おらおらと頭をわしゃわしゃ掻き回すように撫でてくる倉間に突っ伏していた顔をあげて睨むけれど涙がポロポロ溢れるせいできっと迫力なんてあったもんじゃないだろう。一見ちょっかいを出しているようにしか見えない倉間の行動に心配が含まれていることとか、バスケをしてる時私にパスを出さないように気を遣っていたこととか、倉間の優しさが嬉しくて申し訳なくて情けなくて。せっかく止まりかけていたのに倉間のせいだ。

「あのさー」

「…なに、よぉ」

「お前、ふつーにがんばってたし、途中足挫いても必死に動いてさ」

「そう、だよ…超、頑張ったよぉ…」

「おー。だから、今は休んどけ」

「…なんか今日、倉間優しくて、気持ち悪い」

「うるせーよ、お前の泣き顔のが気持ち悪いわ」

「はー?なんか言いましたかのりぴー」

「次それ呼んだら殺す」

「てゆうかなんで私が足挫いたことしってんの、そんなに私のこと見てたのきんもー」

「ちっげえよ!あんなに変な走りしてたら誰でも気づくし」

「へーふーんほーお?」

「にやにやすんなうぜえ」

いつもみたいに他愛のない会話をしていたら自然と涙は止まっていた。軽くからかっただけのつもりだったのに頬を赤らめる倉間を見てこちらも頬を熱くする。ああ今日の倉間も私も本当に変だ。

「…倉間」

「んだよ」

「…あり、がと」

「…先生には俺が言っといてやっから」

「ん」

「…って言いながら何ジャージ引っ張ってんの」

「ここは普通お姫様だっこで保健室連れてくとこでしょ」

ちょっと寂しくて変な理由をつけて倉間を引き留めるとはぁ、と呆れ顔で溜め息をつきやがる。

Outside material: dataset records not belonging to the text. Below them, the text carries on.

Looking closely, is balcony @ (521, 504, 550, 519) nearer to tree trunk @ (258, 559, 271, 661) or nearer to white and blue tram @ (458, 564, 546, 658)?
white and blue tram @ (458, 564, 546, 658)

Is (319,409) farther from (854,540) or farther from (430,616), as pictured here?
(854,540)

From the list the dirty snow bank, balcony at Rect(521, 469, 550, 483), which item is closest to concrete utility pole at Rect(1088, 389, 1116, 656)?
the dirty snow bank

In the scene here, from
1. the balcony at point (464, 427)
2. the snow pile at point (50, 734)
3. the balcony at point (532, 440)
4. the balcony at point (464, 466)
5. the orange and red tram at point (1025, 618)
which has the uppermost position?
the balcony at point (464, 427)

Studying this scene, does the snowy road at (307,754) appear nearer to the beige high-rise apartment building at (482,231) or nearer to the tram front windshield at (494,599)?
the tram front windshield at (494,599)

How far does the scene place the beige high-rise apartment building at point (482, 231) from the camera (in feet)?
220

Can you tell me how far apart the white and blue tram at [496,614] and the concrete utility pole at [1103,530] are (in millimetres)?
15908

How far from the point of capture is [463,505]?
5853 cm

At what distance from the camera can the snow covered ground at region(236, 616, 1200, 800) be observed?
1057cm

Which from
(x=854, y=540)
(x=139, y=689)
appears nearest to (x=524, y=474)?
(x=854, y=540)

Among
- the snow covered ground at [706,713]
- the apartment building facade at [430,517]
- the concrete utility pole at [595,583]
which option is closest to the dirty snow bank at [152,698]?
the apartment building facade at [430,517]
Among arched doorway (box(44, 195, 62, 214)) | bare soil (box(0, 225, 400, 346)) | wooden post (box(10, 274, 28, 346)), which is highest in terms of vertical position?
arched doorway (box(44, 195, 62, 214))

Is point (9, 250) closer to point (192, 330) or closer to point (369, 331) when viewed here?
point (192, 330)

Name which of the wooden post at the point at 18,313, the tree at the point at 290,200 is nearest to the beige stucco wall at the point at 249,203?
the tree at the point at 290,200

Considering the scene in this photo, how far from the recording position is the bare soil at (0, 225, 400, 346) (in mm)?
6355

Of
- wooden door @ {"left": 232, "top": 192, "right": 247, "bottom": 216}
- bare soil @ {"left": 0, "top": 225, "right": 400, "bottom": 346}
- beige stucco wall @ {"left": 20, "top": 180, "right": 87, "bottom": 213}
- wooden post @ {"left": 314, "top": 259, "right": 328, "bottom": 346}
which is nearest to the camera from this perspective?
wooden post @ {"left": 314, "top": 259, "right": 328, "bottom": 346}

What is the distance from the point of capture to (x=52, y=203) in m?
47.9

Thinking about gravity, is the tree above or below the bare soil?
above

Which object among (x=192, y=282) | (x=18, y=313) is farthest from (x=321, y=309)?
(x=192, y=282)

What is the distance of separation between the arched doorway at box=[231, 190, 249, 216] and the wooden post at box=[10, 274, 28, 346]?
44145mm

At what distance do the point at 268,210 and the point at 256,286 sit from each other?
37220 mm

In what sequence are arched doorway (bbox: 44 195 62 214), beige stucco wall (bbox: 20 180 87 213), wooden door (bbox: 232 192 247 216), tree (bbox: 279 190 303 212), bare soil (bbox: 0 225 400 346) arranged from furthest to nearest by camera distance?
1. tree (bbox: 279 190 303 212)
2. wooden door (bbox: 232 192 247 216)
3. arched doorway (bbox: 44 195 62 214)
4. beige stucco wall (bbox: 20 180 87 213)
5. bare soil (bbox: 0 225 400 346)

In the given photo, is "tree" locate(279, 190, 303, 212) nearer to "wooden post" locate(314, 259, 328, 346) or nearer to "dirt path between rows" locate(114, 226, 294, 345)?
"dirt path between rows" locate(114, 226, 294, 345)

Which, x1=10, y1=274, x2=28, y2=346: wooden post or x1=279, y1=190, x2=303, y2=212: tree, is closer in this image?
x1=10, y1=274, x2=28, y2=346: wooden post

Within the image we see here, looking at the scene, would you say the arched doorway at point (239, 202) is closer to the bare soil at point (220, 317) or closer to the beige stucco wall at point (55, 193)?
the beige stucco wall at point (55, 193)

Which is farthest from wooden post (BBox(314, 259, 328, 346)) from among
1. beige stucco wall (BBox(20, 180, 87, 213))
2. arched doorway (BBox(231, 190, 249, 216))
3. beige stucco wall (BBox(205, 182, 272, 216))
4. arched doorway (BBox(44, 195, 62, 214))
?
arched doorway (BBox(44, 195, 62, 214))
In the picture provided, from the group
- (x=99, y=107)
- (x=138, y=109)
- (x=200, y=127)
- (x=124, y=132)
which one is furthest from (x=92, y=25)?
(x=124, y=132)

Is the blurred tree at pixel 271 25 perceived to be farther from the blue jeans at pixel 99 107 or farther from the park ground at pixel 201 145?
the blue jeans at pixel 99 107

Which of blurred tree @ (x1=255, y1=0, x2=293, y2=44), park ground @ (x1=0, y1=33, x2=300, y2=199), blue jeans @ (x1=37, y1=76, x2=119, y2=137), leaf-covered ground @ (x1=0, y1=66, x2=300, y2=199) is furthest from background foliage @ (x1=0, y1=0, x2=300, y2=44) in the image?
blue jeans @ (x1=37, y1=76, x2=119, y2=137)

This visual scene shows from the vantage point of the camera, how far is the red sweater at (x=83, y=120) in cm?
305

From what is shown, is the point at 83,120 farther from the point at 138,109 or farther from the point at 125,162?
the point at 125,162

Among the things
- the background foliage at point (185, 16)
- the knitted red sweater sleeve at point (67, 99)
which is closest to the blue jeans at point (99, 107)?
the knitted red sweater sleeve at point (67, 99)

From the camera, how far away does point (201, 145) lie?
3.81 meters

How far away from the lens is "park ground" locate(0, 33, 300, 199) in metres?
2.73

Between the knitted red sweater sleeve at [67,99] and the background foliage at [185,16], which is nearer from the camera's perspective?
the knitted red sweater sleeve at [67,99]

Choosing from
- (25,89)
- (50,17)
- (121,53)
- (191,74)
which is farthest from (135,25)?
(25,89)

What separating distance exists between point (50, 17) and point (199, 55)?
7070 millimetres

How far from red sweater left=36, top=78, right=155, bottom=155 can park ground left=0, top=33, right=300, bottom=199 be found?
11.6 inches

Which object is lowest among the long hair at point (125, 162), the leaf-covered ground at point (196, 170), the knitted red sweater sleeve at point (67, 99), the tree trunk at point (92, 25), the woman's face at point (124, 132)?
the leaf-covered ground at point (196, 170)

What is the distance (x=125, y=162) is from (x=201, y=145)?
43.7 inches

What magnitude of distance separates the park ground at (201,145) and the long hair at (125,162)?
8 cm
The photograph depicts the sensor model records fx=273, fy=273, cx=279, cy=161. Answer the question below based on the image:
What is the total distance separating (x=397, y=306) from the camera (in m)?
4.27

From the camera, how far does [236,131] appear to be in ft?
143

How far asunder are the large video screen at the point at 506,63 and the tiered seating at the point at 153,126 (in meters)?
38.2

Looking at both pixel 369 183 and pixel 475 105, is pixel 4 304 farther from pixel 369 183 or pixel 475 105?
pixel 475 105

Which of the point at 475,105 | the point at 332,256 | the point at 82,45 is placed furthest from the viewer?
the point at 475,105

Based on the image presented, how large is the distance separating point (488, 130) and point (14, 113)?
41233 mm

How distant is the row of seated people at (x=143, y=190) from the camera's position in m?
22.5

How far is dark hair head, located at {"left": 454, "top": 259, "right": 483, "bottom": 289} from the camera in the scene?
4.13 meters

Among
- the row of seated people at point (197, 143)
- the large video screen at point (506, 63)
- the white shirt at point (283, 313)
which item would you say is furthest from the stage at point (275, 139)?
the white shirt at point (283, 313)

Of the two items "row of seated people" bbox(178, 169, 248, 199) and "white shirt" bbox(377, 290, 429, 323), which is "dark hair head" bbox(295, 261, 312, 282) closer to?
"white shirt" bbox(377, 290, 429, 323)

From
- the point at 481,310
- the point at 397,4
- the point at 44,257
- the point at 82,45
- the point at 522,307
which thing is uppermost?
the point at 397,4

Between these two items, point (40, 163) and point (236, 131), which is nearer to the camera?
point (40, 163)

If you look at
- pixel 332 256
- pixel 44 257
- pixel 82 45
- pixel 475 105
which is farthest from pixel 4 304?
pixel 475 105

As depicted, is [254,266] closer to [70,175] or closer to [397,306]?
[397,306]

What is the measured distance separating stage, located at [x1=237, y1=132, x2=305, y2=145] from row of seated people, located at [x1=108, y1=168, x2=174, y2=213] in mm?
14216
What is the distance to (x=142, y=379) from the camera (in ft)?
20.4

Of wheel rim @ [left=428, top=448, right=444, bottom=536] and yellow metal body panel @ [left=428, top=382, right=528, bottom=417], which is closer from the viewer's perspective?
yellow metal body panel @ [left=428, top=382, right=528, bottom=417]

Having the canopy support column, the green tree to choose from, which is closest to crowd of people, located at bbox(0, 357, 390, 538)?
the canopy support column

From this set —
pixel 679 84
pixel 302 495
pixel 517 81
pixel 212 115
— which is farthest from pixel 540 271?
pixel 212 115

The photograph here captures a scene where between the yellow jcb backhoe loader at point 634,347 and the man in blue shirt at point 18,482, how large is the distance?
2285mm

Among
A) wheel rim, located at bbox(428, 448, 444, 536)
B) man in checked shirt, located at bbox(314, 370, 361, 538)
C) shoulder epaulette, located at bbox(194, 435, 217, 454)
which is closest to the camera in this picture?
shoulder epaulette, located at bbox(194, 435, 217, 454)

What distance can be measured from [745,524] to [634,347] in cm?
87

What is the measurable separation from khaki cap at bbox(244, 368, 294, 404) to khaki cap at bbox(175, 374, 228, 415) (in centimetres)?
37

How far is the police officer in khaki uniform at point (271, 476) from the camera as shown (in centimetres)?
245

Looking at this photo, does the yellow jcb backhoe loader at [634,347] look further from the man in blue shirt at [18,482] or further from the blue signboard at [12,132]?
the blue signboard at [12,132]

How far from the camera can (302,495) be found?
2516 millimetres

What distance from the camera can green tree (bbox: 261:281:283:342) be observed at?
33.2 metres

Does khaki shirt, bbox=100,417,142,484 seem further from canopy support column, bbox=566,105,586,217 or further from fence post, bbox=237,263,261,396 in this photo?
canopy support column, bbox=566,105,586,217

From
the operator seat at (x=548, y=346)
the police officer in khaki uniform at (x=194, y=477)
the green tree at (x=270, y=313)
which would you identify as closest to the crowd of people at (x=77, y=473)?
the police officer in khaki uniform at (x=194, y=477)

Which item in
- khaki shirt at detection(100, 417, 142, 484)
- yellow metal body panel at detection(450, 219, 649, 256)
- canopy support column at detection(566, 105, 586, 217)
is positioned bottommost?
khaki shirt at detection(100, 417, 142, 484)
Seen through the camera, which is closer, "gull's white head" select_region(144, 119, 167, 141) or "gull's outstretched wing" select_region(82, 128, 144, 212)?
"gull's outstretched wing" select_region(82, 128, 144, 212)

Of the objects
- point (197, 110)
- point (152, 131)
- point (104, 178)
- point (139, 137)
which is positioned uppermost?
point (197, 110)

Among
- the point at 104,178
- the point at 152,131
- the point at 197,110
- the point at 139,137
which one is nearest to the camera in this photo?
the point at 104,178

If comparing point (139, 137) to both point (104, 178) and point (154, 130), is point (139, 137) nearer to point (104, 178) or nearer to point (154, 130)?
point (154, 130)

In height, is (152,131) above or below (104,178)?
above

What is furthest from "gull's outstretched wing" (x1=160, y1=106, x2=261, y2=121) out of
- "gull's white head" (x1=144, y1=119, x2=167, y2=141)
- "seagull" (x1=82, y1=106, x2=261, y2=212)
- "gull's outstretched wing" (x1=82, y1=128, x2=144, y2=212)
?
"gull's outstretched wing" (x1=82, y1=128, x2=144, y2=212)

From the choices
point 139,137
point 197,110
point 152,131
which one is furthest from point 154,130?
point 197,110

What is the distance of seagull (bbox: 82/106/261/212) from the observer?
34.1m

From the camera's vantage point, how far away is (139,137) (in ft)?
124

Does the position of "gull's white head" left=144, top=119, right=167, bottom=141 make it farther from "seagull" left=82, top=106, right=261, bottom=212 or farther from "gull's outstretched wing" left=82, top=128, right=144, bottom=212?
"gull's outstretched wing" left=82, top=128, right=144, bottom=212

アホかとか言われて断られるだろうなあなんて思っていたらいきなり倉間が私の前でしゃがみこむもんだから一瞬わけがわからなかった。当の本人は早く乗れよ、と急かしてくるけど、あの、

「ほ、本当にいいの?てかそれお姫様だっこじゃないし、恥ずかしいんだけど」

「恥ずかしいのはこっちだっつの、早く乗れ」

「私、重いよ?」

「チビが何いってんだし」

お前もな、と言いながら私は倉間の背中に身を委ねる。運動したばっかということもあってほんのり温かい倉間の背中。小さいから思いきって体を預けることができないけれど、さすが男子。結構ひょいっと持ち上げられた。「重い?」と尋ねると「重い」と即答されたのでとりあえず頭を軽く叩いておいた。

「お背中加減はいかがですかー」

「んー、もう少し高さがほしイタタタタ痛い痛い!」

こんな会話をしながらゆっくりとした足取りで進んでいく背中にほっぺたをあてて「ありがと倉間」とお礼をすると返事はかえってこなかったが代わりに背中がぽ、とほんのり熱くなった気がした。